* [Apply what you read]
1. Reproduce everything in the composite laminate text below from "Comparison of Analytical" down to "located at ftp.sv.vt.edu.".
2. Translate this sentence from the composite laminate text into Spanish: "One problem with a new analysis technique is that it requires validation."

* [Selected text]
Comparison of Analytical and Experimental Strains in the Vicinity of an Open Hole in a Composite Laminate

Project Constructed by David H. Mollenhauer

Project Introduction

The following is a condensed version of the project constructed for the class "Scientific Visual Analysis and Multimedia" taught by the Department of Engineering Science and Mechanics at Virginia Polytechnic Institute and State University. The fully interactive project can be downloaded from the Laboratory for Scientific Visualization server located at ftp.sv.vt.edu.

Problem Description

Within the engineering and design communities, there exists a need for highly accurate analytical models for predicting stresses and strains within a laminated composite body. Many methods exist that are adequate for simple loadings, geometries, and lay-ups. For a practical laminate (one with many layers) with a hole, there has been a great deal of difficulty predicting the three-dimensional stress state in the regions near the hole edge. The stress state is extremely complex in this region and will likely be the area of failure initiation.

A relatively new three-dimensional stress/strain analysis method that appears promising is known as the Spline Variational Elastic Laminate Technology (SVELT). This technique is under development for the United States Air Force Materials Directorate by AdTech Systems Research in Beavercreek, Ohio. It has several advantages over competing techniques that will be discussed later.

One problem with a new analysis technique is that it requires validation. This validation can take the form of comparisons with other, proven analytical techniques, or comparisons with experiment. Both validation methods have been employed by the researchers working on this problem. This project discusses one method of experimental validation, moire interferometry, and the comparison of these experimental results with SVELT data. Several 28-ply laminates with holes were manufactured. Detailed three-dimensional strain and stress variations were obtained using the SVELT analysis program. Phase-shifting moire interferometry was used to measure surface strains over the region near the hole on two specimens.

* [Material provided]
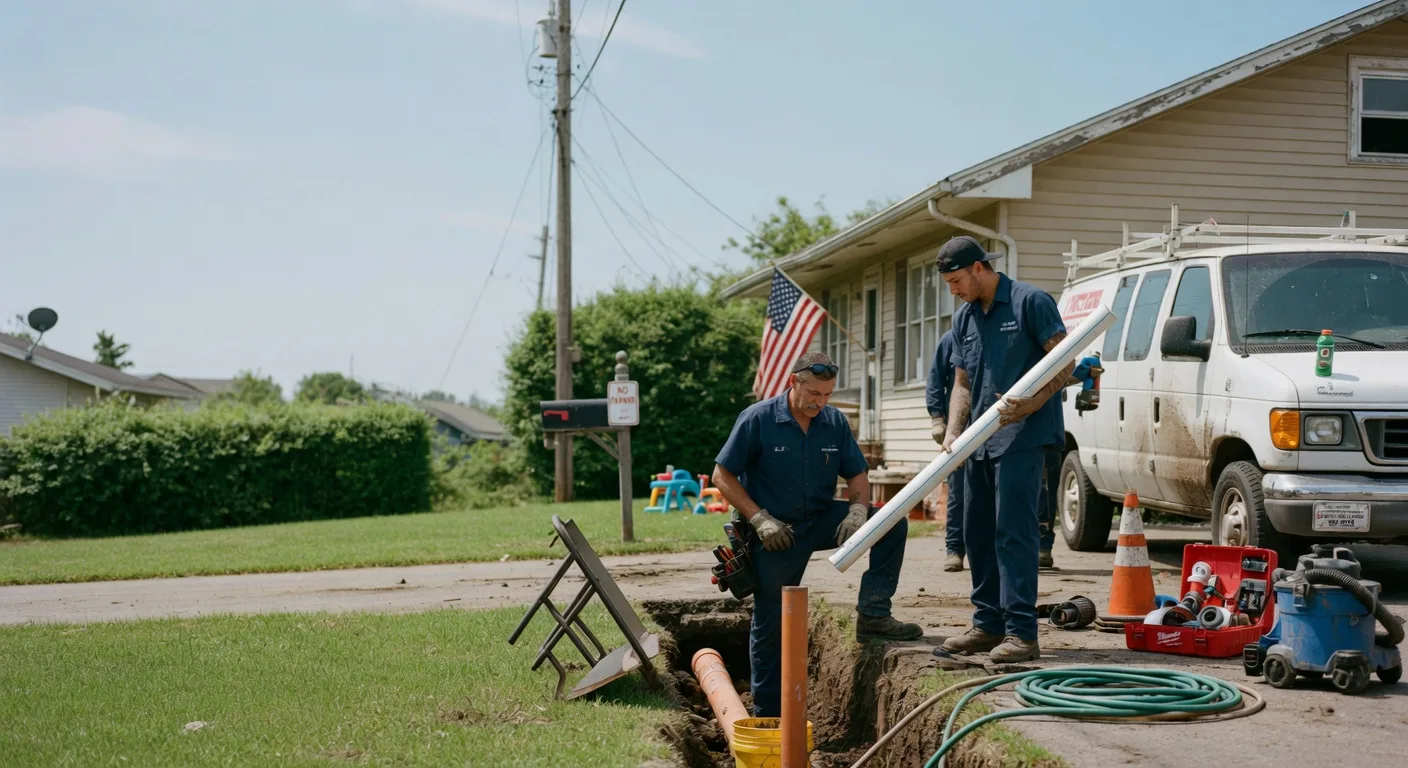 Drain Cleaning in Latham, KS near me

* [Answers by item number]
1.
Comparison of Analytical and Experimental Strains in the Vicinity of an Open Hole in a Composite Laminate

Project Constructed by David H. Mollenhauer

Project Introduction

The following is a condensed version of the project constructed for the class "Scientific Visual Analysis and Multimedia" taught by the Department of Engineering Science and Mechanics at Virginia Polytechnic Institute and State University. The fully interactive project can be downloaded from the Laboratory for Scientific Visualization server located at ftp.sv.vt.edu.

2. Un problema de una nueva técnica de análisis es que requiere validación.